U.S. District Judge Michael W. Mosman ruled Dec. 1 that attorneys for the plaintiff in the case, John V. Doe v. Holy See, had not proven the need for an exception to the immunity given to foreign nations under U.S. law.
The Vatican has published online more than 70 pages of documents which, it said, prove the Vatican had no knowledge of a priest's sexual misconduct until he and his religious order petitioned for his laicization. It also has provided more than 1,800 pages of documentation to the court.
The case involves the late Andrew Ronan, a former Servite priest who was laicized in 1966. A man, now 63, who says he was abused by Ronan in Oregon in 1965 is seeking to hold the Vatican legally responsible, saying Ronan was a Vatican employee.

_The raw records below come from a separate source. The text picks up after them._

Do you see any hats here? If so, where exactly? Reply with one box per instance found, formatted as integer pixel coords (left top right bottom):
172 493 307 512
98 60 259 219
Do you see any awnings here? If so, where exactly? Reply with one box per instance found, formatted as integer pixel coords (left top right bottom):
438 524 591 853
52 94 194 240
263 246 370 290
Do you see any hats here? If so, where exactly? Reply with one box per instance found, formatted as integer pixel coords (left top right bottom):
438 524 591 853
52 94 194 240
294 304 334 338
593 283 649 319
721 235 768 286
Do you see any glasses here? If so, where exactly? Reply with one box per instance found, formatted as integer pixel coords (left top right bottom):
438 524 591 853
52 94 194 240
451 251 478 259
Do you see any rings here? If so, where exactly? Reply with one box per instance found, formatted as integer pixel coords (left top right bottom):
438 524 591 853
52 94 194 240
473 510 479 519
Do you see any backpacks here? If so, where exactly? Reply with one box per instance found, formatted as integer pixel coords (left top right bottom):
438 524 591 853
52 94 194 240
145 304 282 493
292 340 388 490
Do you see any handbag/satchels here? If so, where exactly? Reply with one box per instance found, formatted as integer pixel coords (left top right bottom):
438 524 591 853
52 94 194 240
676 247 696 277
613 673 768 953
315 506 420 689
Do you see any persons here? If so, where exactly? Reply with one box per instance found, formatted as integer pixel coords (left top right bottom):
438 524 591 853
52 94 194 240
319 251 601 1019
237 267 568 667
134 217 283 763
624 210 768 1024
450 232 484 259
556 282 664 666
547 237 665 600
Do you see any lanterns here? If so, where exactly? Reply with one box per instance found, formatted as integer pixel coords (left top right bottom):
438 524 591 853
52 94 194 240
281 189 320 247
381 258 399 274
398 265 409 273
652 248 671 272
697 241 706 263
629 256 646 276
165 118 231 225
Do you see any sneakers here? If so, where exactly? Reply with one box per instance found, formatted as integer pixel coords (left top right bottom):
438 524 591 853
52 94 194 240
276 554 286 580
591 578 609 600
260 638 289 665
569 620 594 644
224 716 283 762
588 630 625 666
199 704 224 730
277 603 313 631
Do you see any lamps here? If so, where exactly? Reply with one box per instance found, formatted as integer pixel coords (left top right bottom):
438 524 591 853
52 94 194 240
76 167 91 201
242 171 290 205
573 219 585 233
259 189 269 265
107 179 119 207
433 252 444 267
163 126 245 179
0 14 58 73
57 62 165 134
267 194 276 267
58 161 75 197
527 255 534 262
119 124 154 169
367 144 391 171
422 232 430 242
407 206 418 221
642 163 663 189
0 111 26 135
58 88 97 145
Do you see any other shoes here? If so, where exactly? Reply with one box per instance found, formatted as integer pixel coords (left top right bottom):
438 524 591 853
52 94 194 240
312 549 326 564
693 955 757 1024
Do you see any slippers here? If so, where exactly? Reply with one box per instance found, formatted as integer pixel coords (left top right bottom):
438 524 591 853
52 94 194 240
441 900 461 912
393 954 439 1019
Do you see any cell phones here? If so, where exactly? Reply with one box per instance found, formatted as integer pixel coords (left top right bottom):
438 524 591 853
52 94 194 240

In June 2010, the U.S. Supreme Court left standing a lower court ruling that Doe could try to hold the Vatican financially responsible for his sexual abuse by Ronan, if he could persuade the court that the priest was an employee of the Holy See.
When the online posting was made in mid-August, Jesuit Father Federico Lombardi, Vatican spokesman, said in a statement that it was being done "to assist those in the public who wish to study the matter carefully, and to assist the United States court in resolving the remaining issues in the case."
William Barton, an attorney representing Doe, told The Associated Press that the decision would likely mark the end of efforts to question Vatican officials face to face but that the plaintiff would continue to work to prove Ronan was a Vatican employee. No trial date has been set in the case.